The customer, secure in his First Amendment right that absolved him from any arbitrary rule about masks, insisted he had no intention of wearing one. Finally, the exasperated staffer, fully worn down by the customer’s protestations, grabbed the man’s shopping cart, asked for his Costco membership card, and moved to escort him out of the club. But the customer, determined to have the last word, loudly protested to all around him that his civil rights were being violated and he would have none of it. When last heard from, he was defiantly walking to the exit, while the exasperated staffer, rightly convinced that he had acted in the best interests of his company, its employees and its customers, return to his assigned ­duties.

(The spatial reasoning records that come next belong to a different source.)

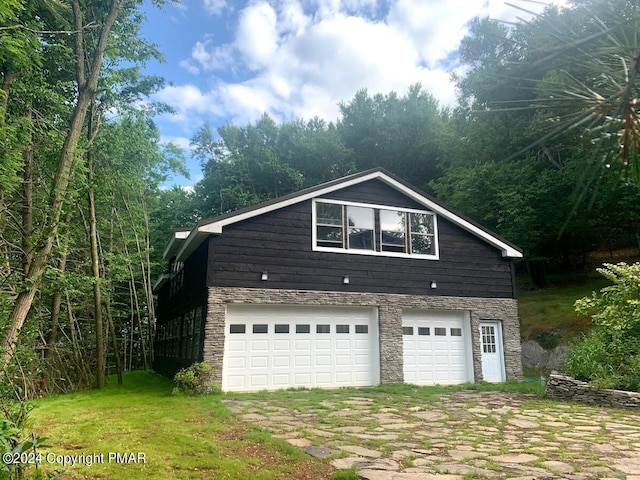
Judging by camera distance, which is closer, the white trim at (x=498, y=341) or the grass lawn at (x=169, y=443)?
the grass lawn at (x=169, y=443)

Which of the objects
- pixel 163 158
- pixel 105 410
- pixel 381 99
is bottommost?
pixel 105 410

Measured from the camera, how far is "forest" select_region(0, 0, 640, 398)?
1.71m

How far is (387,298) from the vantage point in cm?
1229

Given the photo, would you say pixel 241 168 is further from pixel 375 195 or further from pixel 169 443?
pixel 169 443

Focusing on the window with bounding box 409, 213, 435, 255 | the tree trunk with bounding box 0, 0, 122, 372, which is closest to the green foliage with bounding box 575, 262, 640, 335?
the window with bounding box 409, 213, 435, 255

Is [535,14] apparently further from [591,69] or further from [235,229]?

In the wide and increasingly serious world of COVID-19, this was but one more small and seemingly insignificant example of a retail employee, confuted by the unrealistic, selfish and egotistical demands of an unruly customer, rising to the occasion, not because he was paid or instructed to do so, but because it was the right thing to do.

The retailing community, especially at the grassroots level, has repeatedly risen to this very serious occasion. In many instances, the leaders of this community have seen fit to recognize these employee acts of kindness, bravery and preservation, lauding their performance and publicly thanking them. It is altogether fitting and proper that they do so.

But in a larger sense, it is fair to say that no amount of praise, however sincere and welcome, can possibly compensate those people who staff America’s retail stores that make America hum without enough appreciation for what they’ve done and are continuing to do in the face of this devastating disaster. What we’re talking about here is a sizable number of the U.S. workforce who do their jobs day in and day out without adequate appreciation either from the customers they serve or the corporations that pay their salaries.

So, while the praise and occasional call-outs for these staffers are welcome, appreciated and, in some cases, long overdue, they are hardly in keeping with the heroism of the jobs these individuals routinely perform while protecting our citizens, our country and our future. How difficult must it have been for that Costco staffer, acknowledged though he was for his performance by both his company and his customers, to confront an angry and unreasonable shopper who was convinced he was in the right in appealing the corporate decree that masks be worn inside the warehouse club. Looked at another way, this irate customer was as convinced as the Costco staffer that he was right, and that no rule or regulation had the enforcement power to decree that he must wear a mask.

How much easier and less confrontational it would have been for the employee to waive the rule this one time, rationalize that decision by deciding that it was, after all, just one instance of recalcitrant behavior by a customer who, in all likelihood, was not even infected with the virus. How much easier for all concerned. Except for one thing: This lax enforcement of company policy, carried out through the U.S. retail community, would have transformed a reasonable and well-conceived policy, designed for the protection of all, into a shambles.

Much of the praise for laudable performance in the face of the coronavirus has gone, rightly, to the medical community. Indeed, it is impossible to conceive what our health care workers have been asked to endure to save or prolong the lives of their fellow citizens. But no less laudable has been the performance of the frontline workers in the U.S. retail community, people who have been asked — and ordered — to confront the people who ultimately pay their salaries and kindly ask them to wear a mask while on their premises. The sullen response to this innocuous request makes the behavior of our employees all the more heroic — and all the more laudable.

Hooray for America’s retail ­employees.